Facebook is usually on the receiving end of legal complaints, but late last month the social media company changed course, filing a civil complaint against NSO Group that alleged the  Israeli cyber company hacked into its WhatsApp servers and tracked specific users.

The NSO Group is one of many companies that operate in the "gray market" of developing and selling hacking technology exclusively to various governments. Lawyers say civil suits against  gray market cyber companies are unusual, and Facebook may run into jurisdictional issues, court splits and a host of other challenges that make prevailing against NSO uncertain. 

Facebook filed its civil complaint against NSO Group in the U.S. District Court for the Northern District of California, alleging violations of the Computer Fraud and Abuse Act (CFAA) and California Comprehensive Computer Data Access and Fraud Act, as well as breach of contract violations. 

The company alleged NSO set up WhatsApp accounts; sent malicious codes to activists, journalists, lawyers and others; and hacked into WhatsApp servers to track users' communications. Facebook didn't state the exact amount it seeks, but said its damages exceeds $75,000.

To be sure, Facebook and even the government don't have a blueprint to successfully winning a hacking claim, especially against a corporate entity.

"What's unusual about this NSO and the other affiliated company [Q Cyber Technologies] named as defendants in the case … [is that] most hacking is obviously done by non-incorporated companies or corporations," said Howard Fischer, a Moses & Singer partner and former senior trial counsel at the U.S. Securities and Exchange Commission.

Still, winning a hacking case is challenging and not a sure thing. Peter Toren, a solo practitioner and former prosecutor with the criminal division of the U.S. Department of Justice said Facebook's primary hurdles include establishing the use of the tools to the alleged harm, which NSO Group denied in May.
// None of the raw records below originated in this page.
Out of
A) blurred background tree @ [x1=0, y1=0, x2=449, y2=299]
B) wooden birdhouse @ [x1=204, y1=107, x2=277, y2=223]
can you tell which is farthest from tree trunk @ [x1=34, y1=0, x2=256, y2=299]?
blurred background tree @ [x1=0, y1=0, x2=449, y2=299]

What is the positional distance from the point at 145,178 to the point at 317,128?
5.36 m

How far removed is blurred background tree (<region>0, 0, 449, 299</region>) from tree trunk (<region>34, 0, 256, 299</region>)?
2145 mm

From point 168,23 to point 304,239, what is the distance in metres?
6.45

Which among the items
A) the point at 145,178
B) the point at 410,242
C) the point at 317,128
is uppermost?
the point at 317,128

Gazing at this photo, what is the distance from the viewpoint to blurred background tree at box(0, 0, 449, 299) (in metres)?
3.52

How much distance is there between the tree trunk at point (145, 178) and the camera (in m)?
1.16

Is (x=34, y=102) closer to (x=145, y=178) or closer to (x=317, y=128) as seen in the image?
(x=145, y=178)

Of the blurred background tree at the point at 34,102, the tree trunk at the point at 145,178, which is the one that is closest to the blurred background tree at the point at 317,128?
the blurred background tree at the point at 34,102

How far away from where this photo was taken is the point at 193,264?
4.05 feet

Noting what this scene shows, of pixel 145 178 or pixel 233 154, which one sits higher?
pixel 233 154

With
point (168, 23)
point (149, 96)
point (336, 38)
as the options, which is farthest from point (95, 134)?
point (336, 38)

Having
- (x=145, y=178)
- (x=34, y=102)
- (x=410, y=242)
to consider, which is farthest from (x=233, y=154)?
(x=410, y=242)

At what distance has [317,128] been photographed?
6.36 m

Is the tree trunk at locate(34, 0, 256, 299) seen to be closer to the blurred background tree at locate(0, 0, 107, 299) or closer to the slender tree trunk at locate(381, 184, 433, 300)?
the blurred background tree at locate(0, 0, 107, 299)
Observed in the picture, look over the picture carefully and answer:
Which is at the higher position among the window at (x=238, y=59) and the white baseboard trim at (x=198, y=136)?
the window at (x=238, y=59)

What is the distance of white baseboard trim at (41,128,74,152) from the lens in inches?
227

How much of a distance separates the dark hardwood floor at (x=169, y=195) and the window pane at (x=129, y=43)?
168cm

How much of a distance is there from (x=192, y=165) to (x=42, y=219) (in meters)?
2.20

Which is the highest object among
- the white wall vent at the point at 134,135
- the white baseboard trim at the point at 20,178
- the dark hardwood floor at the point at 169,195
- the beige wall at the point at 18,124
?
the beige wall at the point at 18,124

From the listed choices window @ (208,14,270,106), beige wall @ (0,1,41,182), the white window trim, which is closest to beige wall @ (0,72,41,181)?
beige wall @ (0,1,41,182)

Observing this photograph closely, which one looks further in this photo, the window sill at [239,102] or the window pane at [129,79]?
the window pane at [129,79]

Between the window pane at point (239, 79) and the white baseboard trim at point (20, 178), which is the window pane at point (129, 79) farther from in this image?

Secondly, Facebook would need to prove the defendant's actions under the CFAA, which Toren noted hasn't kept up with the evolving cyberattacks faced in the 21st century.

"It's difficult at times to fit the defendants' alleged wrongdoing into the act," Toren said. "The last substantive amendment was 15 years ago, and it didn't really cover, perhaps, cases like this."

He noted that while many have argued Congress should update the law, there is an unresolved circuit split regarding how to define "exceeding authorized access" and "unauthorized computer access." Such uncertainty makes winning these types of cases less prevalent, Toren added.

Toren also noted NSO could raise an issue over jurisdiction by arguing the alleged violations weren't committed in the U.S. However, Fischer noted Facebook's complaint highlighted a jurisdictional "hook" in its complaint that requires NSO—and any other user— to submit to U.S. jurisdiction when agreeing to WhatsApp's terms of service.

The road to prevailing in this lawsuit will also be expensive, lawyers said. Facebook will need to spend heavily for counsel and digital forensics, which puts the social media giant in an opportune position to fight the alleged violations.

"Very few companies have the technical and technological advancements of Facebook. Being able to figure this [alleged hacking] out is very difficult, and I think Facebook is perhaps uniquely positioned," Fischer said.

But while Facebook may have the technical and financial wherewithal to bring the litigation, it is unlikely to stop most "gray market" companies similar to NSO from creating hacks for government agencies.

"Unless these types of lawsuits become more prevalent and successful, the impact on the industry as a whole may be negligible," said Tampa, Florida-based criminal defense lawyer Ronald Frey.